Alex's Notes

Regularization (Jurafsky Martin)

As discussed in Jurafsky Martin Chapter 05: Logistic Regression, in the section on Learning in Logistic Regression (Jurafsky Martin): Cross-Entropy Loss and Gradient Descent

The problem with learning weights that perfectly match the training data is that they will model noisy factors that accidentally correlate with the class. If a feature is perfectly predictive of the outcome because it happens in the training set to only occur in one class, it will be assigned a very high weight. This problem is overfitting. We need our model to generalize well from the training data to an unseen test.

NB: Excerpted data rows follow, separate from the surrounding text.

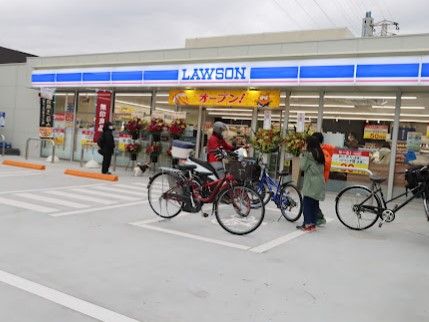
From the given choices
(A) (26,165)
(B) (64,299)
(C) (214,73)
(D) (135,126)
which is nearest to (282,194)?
(B) (64,299)

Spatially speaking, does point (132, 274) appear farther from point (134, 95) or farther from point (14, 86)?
point (14, 86)

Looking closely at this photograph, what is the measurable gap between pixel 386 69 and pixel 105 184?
6.77 m

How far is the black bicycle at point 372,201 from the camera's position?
20.8 feet

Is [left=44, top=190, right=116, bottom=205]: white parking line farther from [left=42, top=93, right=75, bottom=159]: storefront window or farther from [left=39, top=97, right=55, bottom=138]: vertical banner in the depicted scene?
[left=39, top=97, right=55, bottom=138]: vertical banner

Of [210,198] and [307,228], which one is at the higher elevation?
[210,198]

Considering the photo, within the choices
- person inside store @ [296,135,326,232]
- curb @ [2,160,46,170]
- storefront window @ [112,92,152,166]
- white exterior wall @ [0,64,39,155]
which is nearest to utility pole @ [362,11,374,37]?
storefront window @ [112,92,152,166]

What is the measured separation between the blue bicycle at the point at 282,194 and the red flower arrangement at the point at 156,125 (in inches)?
257

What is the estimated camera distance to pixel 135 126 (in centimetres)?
1364

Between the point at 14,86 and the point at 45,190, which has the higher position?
the point at 14,86

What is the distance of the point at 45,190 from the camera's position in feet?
30.0

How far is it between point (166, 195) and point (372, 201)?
2998mm

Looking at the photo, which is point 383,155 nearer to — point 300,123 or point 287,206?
point 300,123

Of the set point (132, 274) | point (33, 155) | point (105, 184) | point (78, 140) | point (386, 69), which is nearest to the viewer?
point (132, 274)

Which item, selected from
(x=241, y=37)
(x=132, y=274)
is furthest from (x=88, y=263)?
(x=241, y=37)
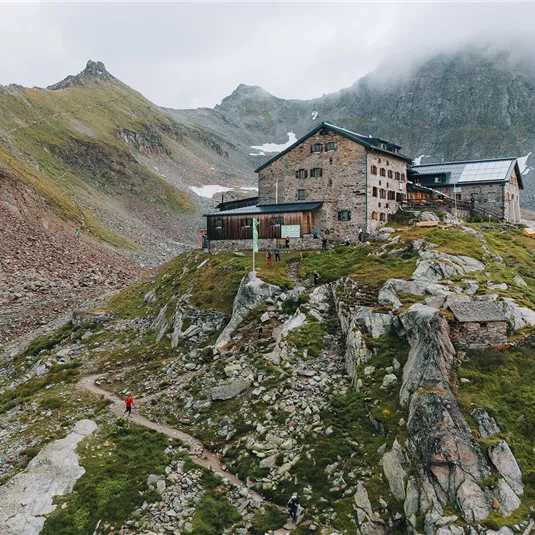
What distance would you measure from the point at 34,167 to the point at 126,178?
121ft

To avoid this we introduce a regularization term, \(R(\theta)\), to the objective function. The regularization term penalizes large weights - a setting of weights that matches the training data perfectly but uses many weights with high values to do so is penalized more than a setting that matches the data less well, but uses smaller weights. The objective function for a batch of m examples becomes:

\[\hat{\theta} = \underset{\theta}{\mathrm{argmax}} \sum^m_{i=1} \log{P(y^{(i)}|x^{(i)}) - \alpha R(\theta)}\]

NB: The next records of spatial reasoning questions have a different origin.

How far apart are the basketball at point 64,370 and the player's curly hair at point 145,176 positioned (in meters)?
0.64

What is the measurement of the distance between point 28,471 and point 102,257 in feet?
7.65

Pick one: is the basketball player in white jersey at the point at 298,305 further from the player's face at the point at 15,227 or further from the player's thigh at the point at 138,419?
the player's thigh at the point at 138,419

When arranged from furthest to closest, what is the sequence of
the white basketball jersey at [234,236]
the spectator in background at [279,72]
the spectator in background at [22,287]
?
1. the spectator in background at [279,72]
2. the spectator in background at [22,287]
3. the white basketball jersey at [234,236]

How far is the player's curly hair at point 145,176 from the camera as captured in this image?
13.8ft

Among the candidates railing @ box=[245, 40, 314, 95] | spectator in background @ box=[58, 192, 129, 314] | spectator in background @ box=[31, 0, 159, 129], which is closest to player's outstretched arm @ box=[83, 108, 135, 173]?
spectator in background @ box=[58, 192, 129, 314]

There are two common ways to compute \(R(\theta)\):

L2 Regularization

L2 regularization uses the (square of the) L2 norm of the weight values, ie it’s a quadratic function. The L2 norm is the same as the Euclidean distance of the vector \(\theta\) from the origin, and is denoted as \(||\theta ||_2\). With n weights then:

$$R(θ ) = ||θ ||_2^2 = ∑^nj=1 θ_j^2

In statistics, L2 regularization is known as ridge regression.

L1 Regularization

L1 regularization is a linear function of the weight values, named after the L1 norm, which is the sum of the absolute values of the weights, or the Manhattan distance from the origin and denoted as \(||W||_1\). With n weights:

\[R(\theta) = ||\theta ||_1 = \sum^n_{i=1} |\theta_i|\]

In statistics, L1 regularization is known as lasso regression.

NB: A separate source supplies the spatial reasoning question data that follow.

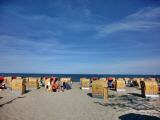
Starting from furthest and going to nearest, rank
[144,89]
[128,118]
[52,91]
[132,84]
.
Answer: [132,84] → [52,91] → [144,89] → [128,118]

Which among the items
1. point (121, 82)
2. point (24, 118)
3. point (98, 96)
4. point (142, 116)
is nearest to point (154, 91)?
point (98, 96)

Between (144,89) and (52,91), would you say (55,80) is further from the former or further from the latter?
(144,89)

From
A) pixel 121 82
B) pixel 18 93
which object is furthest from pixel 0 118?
pixel 121 82

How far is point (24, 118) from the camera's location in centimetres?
1441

Comparing L1 and L2 Regularization

L2 regularization is easier to optimize because of its simple derivative (\(\theta^2\) is just \(2\theta\)). L1 regularization is more complex (the derivative of \(|\theta |\) is non-continuous at 0).

L2 perfers weight vectors with many small weights, L1 prefers sparse solutions with some larger weights but many more weights set to 0. So L1 regularization leads to fewer features.

Both can be interpreted in Bayesian terms as constraints on the prior of how the weights should look. L1 regularization as a Laplace prior, L2 is equivalent to assuming that weights are distributed according to a Gaussian distribution with a mean of 0. By using a Gaussian prior, we are saying that the weights prefer to have the value 0.